====== Page ======
Using your script I can't find any false positive.
I will check for a week to see better if some false positive is catched.
Thanks for your help.
PS: What do you think about zen.spamhaus.org ???
Is it good to use it?
@node_tux:
Take a look at Logwatch. It provides detailed information re: postfix from your syslog.
I often seen my logwatch but I never founded a false positive.
The strange things is that I often loss forums thread reply notifications also if there is no trace on logwatch of flase positive.
SpamAssassin will bump up the spam score of any email dated this year.
@node_tux:
Take a look at Logwatch. It provides detailed information re: postfix from your syslog.
======
◆ **Stated problem 1**: What does the spam-filtering thread say Logwatch provides?
◆ **Stated problem 2**: Pick up the spam-filtering thread after its last line and write the next post in the discussion.
The entries are separate material and have no connection to the spam-filtering thread.
====== Record excerpts ======
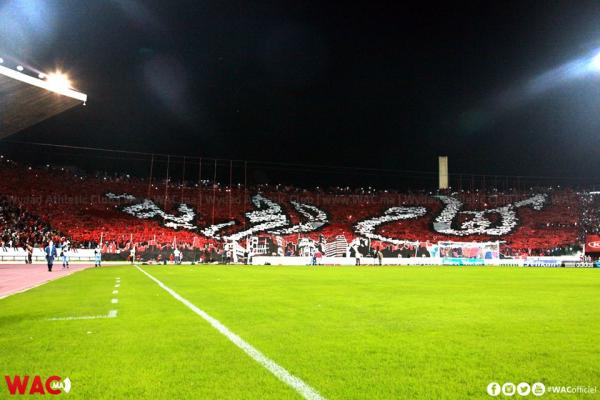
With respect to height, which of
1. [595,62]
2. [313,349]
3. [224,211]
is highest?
======
◆ **Written response 1**: Detailed information about postfix from your syslog.

◆ **Written response 2**:
Unfortunately, I haven't figured out how to fix logwatch's parsing of postfix logs. I get a megabuttload of Unmatched Entries like
NOQUEUE: reject: RCPT from 118-168-138-33.dynamic.hinet.net[118.168.138.33]: 554
5.7.1 Mail from 118-168-138-33.dynamic.hinet.net[118.168.138.33] rejected based on
Client host due to listing in zen.spamhaus.org:
http://www.spamhaus.org/query/bl?ip=118.168.138.33; from= <t8.t8@msa.hinet.net>to= <poi@mail2000.com.tw>proto=SMTP helo=<70.85.16.115></poi@mail2000.com.tw></t8.t8@msa.hinet.net>
instead of a useful summary of errors; hence the quick'n'dirty script as a stopgap. BTW, I've updated it some more if anybody is interested.
@sblantipodi:
What do you think about zen.spamhaus.org ???
Is it good to use it?
When I was looking into blacklists, that's the one that appeared the best, and the stats seem to show it. Zero false positives so far (3 months), and very few get past it to be caught by one of the other BLs I have configured (dul.dnsbl.sorbs.net, and warning on dsn.rfc-ignorant.org & bl.spamcop.net).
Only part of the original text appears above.